Stated goal =>
In the lines below, swap "black flipper" for "dark flipper" and leave everything else unchanged. Begin at the line that contains "From the orange", continue through the end of the lines, and omit the pictures from your answer.

Records provided =>
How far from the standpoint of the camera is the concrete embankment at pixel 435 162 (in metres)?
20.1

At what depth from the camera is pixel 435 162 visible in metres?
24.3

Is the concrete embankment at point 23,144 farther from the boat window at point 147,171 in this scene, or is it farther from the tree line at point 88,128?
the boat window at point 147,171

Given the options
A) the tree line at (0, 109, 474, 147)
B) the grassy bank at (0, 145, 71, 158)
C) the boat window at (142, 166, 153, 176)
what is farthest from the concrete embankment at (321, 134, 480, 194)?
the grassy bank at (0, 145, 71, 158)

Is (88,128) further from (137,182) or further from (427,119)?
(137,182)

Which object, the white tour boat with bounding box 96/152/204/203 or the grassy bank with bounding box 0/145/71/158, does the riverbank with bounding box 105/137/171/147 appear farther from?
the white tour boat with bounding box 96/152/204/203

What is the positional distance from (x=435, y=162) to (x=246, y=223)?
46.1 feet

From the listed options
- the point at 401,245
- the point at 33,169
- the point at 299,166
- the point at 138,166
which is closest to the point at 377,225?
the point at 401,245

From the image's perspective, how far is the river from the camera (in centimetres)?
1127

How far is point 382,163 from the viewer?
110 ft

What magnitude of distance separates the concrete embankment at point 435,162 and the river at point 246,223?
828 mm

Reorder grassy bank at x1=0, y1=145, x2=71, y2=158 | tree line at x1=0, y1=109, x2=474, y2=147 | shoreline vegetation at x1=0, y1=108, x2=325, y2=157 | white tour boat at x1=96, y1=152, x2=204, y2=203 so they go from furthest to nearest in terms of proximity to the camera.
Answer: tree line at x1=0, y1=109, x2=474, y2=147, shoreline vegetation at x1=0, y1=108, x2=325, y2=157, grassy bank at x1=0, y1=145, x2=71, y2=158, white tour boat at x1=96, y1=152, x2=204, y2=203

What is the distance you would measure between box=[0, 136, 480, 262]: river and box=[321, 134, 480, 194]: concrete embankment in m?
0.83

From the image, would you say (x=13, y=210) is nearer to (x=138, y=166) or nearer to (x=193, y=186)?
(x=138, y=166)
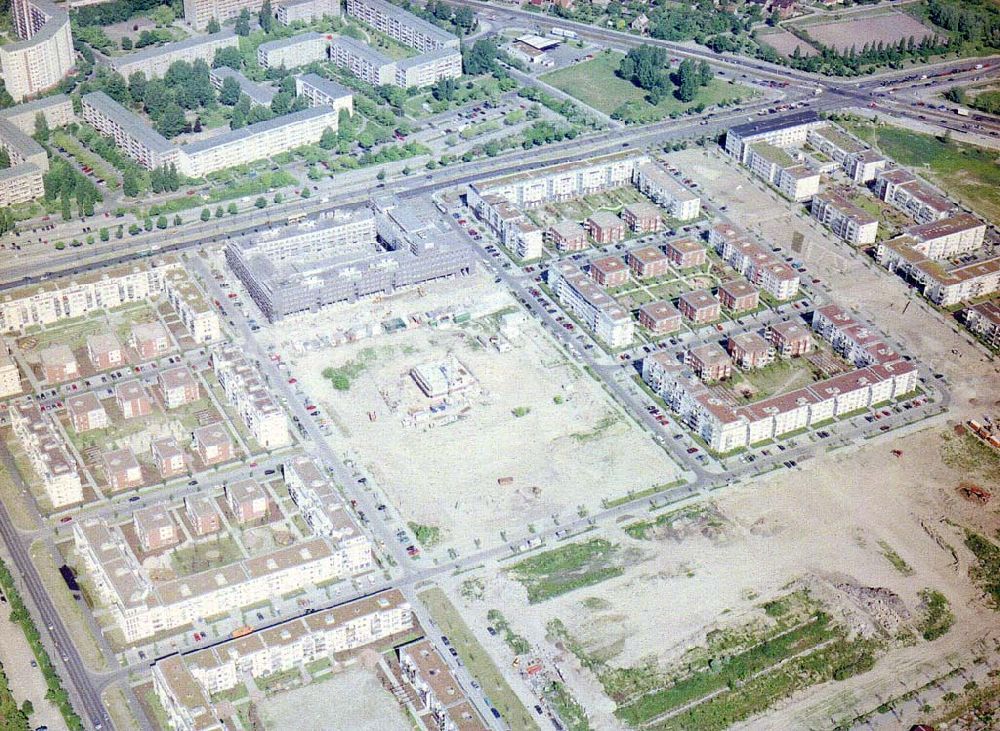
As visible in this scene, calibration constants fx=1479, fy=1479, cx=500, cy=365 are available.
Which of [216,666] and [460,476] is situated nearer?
[216,666]

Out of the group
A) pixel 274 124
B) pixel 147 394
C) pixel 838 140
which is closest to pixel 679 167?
pixel 838 140

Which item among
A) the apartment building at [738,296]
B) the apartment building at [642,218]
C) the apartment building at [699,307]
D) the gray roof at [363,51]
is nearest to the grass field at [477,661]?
the apartment building at [699,307]

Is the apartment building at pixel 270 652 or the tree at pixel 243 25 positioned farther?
the tree at pixel 243 25

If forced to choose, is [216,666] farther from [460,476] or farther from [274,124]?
[274,124]

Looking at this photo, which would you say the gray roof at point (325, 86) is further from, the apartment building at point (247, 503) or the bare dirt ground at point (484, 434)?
the apartment building at point (247, 503)

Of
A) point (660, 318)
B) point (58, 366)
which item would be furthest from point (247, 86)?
point (660, 318)

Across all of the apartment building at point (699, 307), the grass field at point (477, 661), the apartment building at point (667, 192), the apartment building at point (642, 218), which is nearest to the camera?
the grass field at point (477, 661)
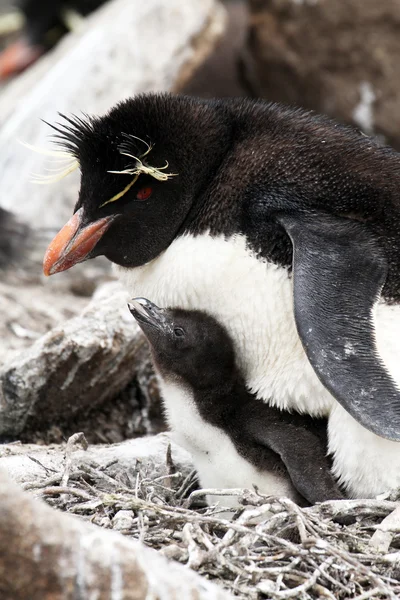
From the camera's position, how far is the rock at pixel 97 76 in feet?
21.2

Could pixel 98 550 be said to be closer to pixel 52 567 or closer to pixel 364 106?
pixel 52 567

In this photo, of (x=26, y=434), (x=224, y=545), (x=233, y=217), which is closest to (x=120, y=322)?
(x=26, y=434)

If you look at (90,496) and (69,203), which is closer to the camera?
(90,496)

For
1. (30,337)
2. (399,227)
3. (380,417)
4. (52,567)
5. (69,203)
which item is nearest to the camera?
(52,567)

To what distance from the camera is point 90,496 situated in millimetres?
3008

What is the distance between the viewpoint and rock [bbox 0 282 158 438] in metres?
4.11

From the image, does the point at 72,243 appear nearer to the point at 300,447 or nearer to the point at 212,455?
the point at 212,455

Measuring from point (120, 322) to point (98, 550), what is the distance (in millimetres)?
2337

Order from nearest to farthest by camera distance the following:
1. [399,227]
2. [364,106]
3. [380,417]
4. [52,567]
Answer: [52,567] < [380,417] < [399,227] < [364,106]

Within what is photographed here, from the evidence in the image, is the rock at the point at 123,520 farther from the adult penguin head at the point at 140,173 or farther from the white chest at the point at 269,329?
the adult penguin head at the point at 140,173

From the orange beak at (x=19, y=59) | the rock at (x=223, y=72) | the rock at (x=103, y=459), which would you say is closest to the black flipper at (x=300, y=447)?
the rock at (x=103, y=459)

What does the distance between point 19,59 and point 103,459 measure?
6.50 m

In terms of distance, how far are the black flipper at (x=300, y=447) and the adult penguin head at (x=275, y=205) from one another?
0.34 meters

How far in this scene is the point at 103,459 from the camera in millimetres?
3674
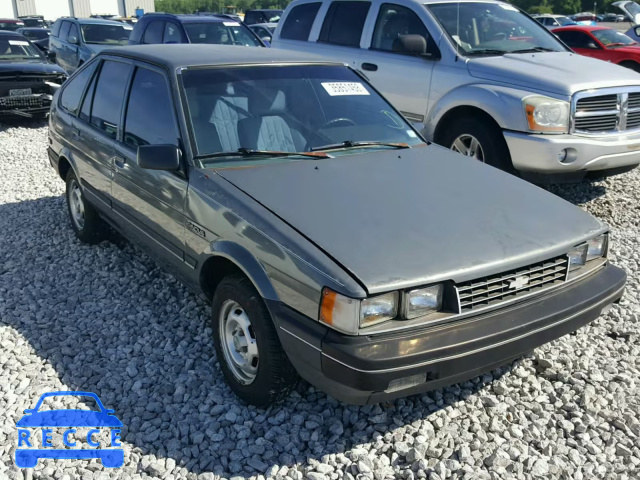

The completed task =>
From the orange beak at (x=19, y=59) | the rock at (x=223, y=72) | the rock at (x=103, y=459), which would you say is closest to the dark flipper at (x=300, y=447)?
the rock at (x=103, y=459)

What does the distance between point 19,59 and point 103,459 measure?
6.50 m

In terms of distance, how far are the dark flipper at (x=300, y=447) and the adult penguin head at (x=275, y=205) from one another?
0.34 meters

How far in this scene is the point at 103,459 from the camera in millimetres?
3674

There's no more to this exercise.